Forcés de disparaître de la carte, ils ont été condamnés à une mort froide que le temps a accéléré. Des gens qui ont été laissés à la merci de la mémoire, mais seulement de ceux qui ont un jour fait partie de leur histoire. Malgré cette issue tragique, l’espoir est resté intact chez un bon nombre de ces habitants qui ont été contraints de partir.

Même si une partie de leurs vies leur a été enlevée, ils n’ont pas laissé leur identité se perdre. Leurs villages avaient droit à la vie. Aujourd’hui, alors que les grandes villes deviennent de plus en plus grandes et cherchent à attirer plus d’habitants, dans les petits villages, les batailles passent inaperçues. Leur seul but : renaître.

Pourquoi les villages meurent-ils ?

La disparition calamiteuse de villages en Espagne n’est pas quelque chose de nouveau, mais un continuum dans l’histoire. Le premier dépeuplement a eu lieu à l’époque romaine, surtout dans le Bas-Empire, bien que dans ce cas le déclin ait été pour les villes et pas tellement pour le milieu rural. Cette tendance s’est accentuée sur le centre de la péninsule au cours du Moyen Âge avec les guerres entre chrétiens et musulmans. Plus tard, la même chose se produira dans la région du Levant à la suite des menaces des pirates sarrasins et berbères.
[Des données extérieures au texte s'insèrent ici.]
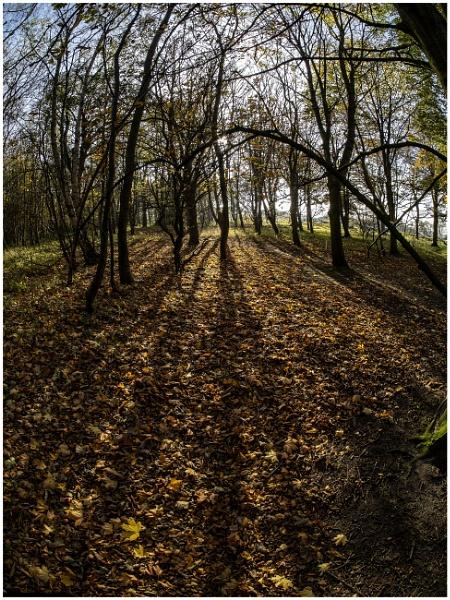 Yellow Craig Plantation by mac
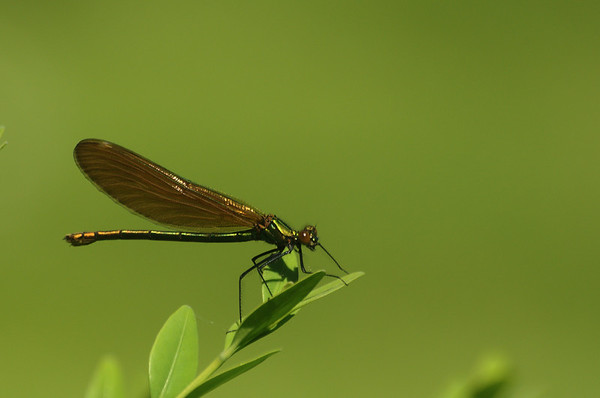 Calopteryx virgo | Bosbeekjuffer - Beautiful Demoiselle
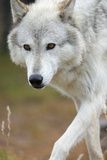 Gray Wolf, Canis Lupus, West Yellowstone, Montana Photographic Print by Maresa Pryor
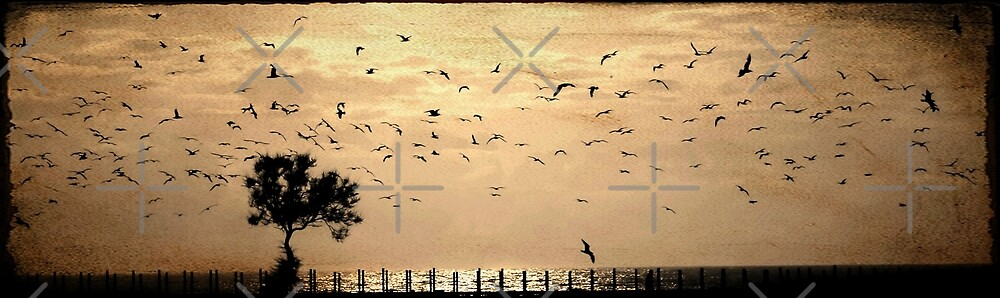 the flock by Ingrid Beddoes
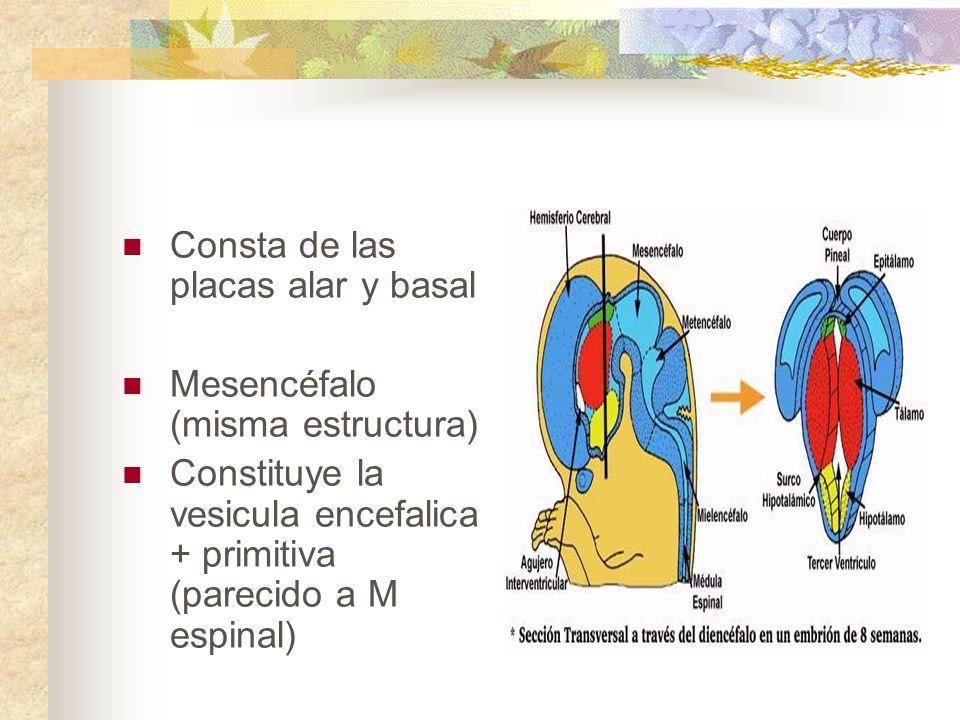 Consta de las placas alar y basal Mesencéfalo (misma estructura) Constituye la vesicula encefalica + primitiva (parecido a M espinal)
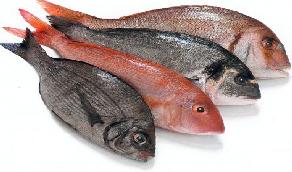Pescado gratinado con langostinos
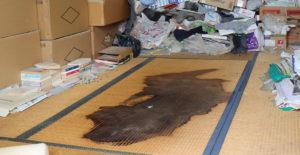 汚染された畳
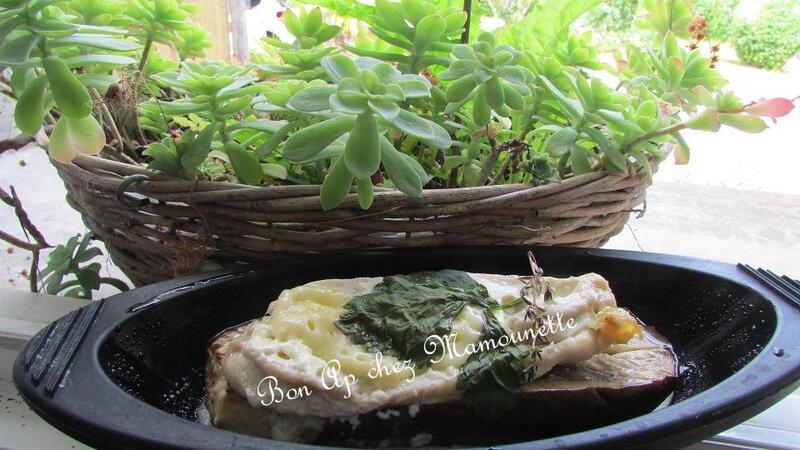 Aubergine à l'émincé de poulet et fromage en papillote 013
Le village de Bubal, province de Huesca. | Wikimedia

Aujourd’hui, l’Espagne compte encore de plus en plus de zones dépeuplées sur l’ensemble de sa géographie. Certains reprennent le flambeau des temps passés, mais les centaines de villages qui ont disparu plus récemment l’ont fait d’une autre manière. C’est à partir de la seconde moitié du XXe siècle, et surtout dans les années 1960, qu’un exode massif de la campagne vers la ville a eu lieu.

Certains de ces déplacements étaient dus à des cas de force majeure. L’exemple le plus courant est celui de la ville balayée par les eaux des lacs de barrage au milieu et à la fin du siècle dernier. Le plan hydraulique promu par la dictature de Franco a inauguré un grand nombre de barrages qui, en même temps, ont entraîné la disparition des centres urbains. Une réalité qui s’est maintenue même avec l’arrivée de la démocratie. Beaucoup se sont retrouvées submergées, d’autres ont réussi à se sauver en premier lieu. Mais cela n’a servi à rien à ceux qui avaient déjà été expulsés ou qui ont vu les vallées qui nourrissaient leur bétail détruites. L’ancienne vie locale a été perdue.

La vieille ville fortifiée de Granadilla, au nord de Cáceres. | Shutterstock

L’émigration vers la ville s’est également produite en raison des conditions socio-économiques de l’époque. La grande croissance démographique et la mécanisation des campagnes ont produit de nombreux excédents de main-d’œuvre. Une situation qui a conduit à des villages dans toute l’Espagne à perdre de la population. Ce sont les villes qui ont été nourries, grâce à l’industrialisation et aux meilleures conditions de vie qu’elles offraient.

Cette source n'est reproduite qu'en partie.